Mentally, I've had the vision of me "being me" doing "what I do" for years with no evidence that is was ever going to come back. I learned not to tell very many people about it because the hardest thing to deal with some days is other people's definitions of who they think you are - especially when you're working so hard to not succumb to that very definition.

I also stopped seeing myself in the mirror 10 years ago. Of course my body changed and my ability to get stronger was continually thwarted by injury caused by muscle atrophy and the impact of scar tissue, amongst other things.

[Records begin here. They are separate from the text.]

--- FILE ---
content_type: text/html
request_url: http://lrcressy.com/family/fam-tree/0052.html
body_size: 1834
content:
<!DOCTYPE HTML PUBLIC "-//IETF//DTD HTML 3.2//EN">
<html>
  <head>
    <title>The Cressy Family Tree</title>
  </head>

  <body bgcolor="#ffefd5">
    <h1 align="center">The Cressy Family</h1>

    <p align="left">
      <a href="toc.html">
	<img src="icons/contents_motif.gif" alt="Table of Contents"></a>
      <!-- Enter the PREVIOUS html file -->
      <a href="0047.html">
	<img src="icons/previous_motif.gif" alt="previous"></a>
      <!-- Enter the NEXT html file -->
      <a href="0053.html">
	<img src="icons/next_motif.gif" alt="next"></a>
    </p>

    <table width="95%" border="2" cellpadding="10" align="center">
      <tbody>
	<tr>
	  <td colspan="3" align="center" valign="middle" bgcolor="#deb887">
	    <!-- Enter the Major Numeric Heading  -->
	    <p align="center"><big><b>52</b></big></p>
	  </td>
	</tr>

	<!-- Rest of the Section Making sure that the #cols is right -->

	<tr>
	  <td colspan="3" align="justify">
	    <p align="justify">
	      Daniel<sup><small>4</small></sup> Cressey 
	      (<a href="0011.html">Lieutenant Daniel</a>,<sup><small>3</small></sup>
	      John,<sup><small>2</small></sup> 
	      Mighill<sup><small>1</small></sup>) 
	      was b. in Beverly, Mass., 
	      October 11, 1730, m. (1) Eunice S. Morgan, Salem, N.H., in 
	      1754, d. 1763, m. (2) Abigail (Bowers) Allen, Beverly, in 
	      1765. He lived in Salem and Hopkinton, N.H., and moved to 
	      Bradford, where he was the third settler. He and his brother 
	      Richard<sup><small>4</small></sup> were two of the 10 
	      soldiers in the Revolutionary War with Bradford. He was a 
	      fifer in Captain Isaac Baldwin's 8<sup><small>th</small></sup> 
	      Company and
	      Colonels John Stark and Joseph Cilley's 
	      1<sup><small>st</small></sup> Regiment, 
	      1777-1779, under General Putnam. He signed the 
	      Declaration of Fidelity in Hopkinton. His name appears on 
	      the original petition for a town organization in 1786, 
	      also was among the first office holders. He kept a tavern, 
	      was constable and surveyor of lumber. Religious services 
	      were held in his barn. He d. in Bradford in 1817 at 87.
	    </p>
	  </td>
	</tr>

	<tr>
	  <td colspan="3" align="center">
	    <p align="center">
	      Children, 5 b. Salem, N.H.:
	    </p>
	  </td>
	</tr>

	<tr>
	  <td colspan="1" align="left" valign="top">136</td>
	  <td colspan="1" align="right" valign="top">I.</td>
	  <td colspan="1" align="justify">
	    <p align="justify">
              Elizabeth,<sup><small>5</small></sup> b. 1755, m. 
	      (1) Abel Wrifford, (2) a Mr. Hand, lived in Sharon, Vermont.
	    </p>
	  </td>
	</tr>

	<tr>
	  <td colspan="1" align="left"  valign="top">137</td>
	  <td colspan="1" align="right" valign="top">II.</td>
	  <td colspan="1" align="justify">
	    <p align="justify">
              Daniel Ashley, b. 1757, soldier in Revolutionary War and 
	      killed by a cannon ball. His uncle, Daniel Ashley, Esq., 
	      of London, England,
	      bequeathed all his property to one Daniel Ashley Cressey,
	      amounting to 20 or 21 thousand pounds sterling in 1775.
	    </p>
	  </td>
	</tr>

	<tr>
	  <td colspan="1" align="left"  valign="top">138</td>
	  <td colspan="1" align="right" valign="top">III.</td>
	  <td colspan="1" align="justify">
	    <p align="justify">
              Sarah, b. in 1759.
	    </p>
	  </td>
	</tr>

It's a strange lifestyle. I wish I would have known that it was a lifestyle built for healing. I wish I would've known the difference between a road to depression and what was involved in healing and "fighting the fight". In some ways, it was my road to success and I never knew it. Some days pure instinct drove me to learn how to live.

So now I relearn what it means to be physically calm. It seems my body needs to do this slowly. If I change too much too quickly, the difference in how I feel, what I can do, etc. is too intense and overwhelming. My body will "forget" over time how to live injured and for this miracle I will be forever grateful - even if I forget that that's what I'm actually grateful for.

If someone is reading this with chronic pain, I hope it's helpful for you to hear my story.

Saturday, March 6, 2010

Day 6

Not much to report today. Did do a 1.5 hour hike in a regional park today for my slow, long Saturday workout. It's been good because I changed my weight lifting to 4 days of upper or lower and 1 day of a full body lift. That way I have two days off a week and more variety in the workouts. So far it's been good to look forward to different types of workouts each day.

Trying to simply be patient about the fatigue factor - knowing that it's a temporary thing is helping. I'm guessing a maximum of two months......

Friday, March 5, 2010

Day 5

Today is a short, quick workout day, which is great because my body is telling me it's the middle of the night! You know that sort of hazy, confused feeling when you're up at 1a.m. knowing you should be sleeping but can't? Yeah, that's what having a confused Circadian Rhythm feels like from 3-5 p.m. 

Nonetheless, I've stayed with the workout plan for this week but was not able to clean up the food intake very much. The pain and fatigue from this week added an unexpected burden. Even so, I did notice I wasn't as hungry as I usually am considering the workouts I'm doing, so that means the stress level is better! I'm sure that changing the time I leave work and workout is starting to reap the benefit of the rest I'm able to have after the workouts. 

I did send in the adrenal hormone test on Tuesday and am waiting patiently for the results! 

So, the sleepy fog feeling is lifting and I'm off to my Friday training workout!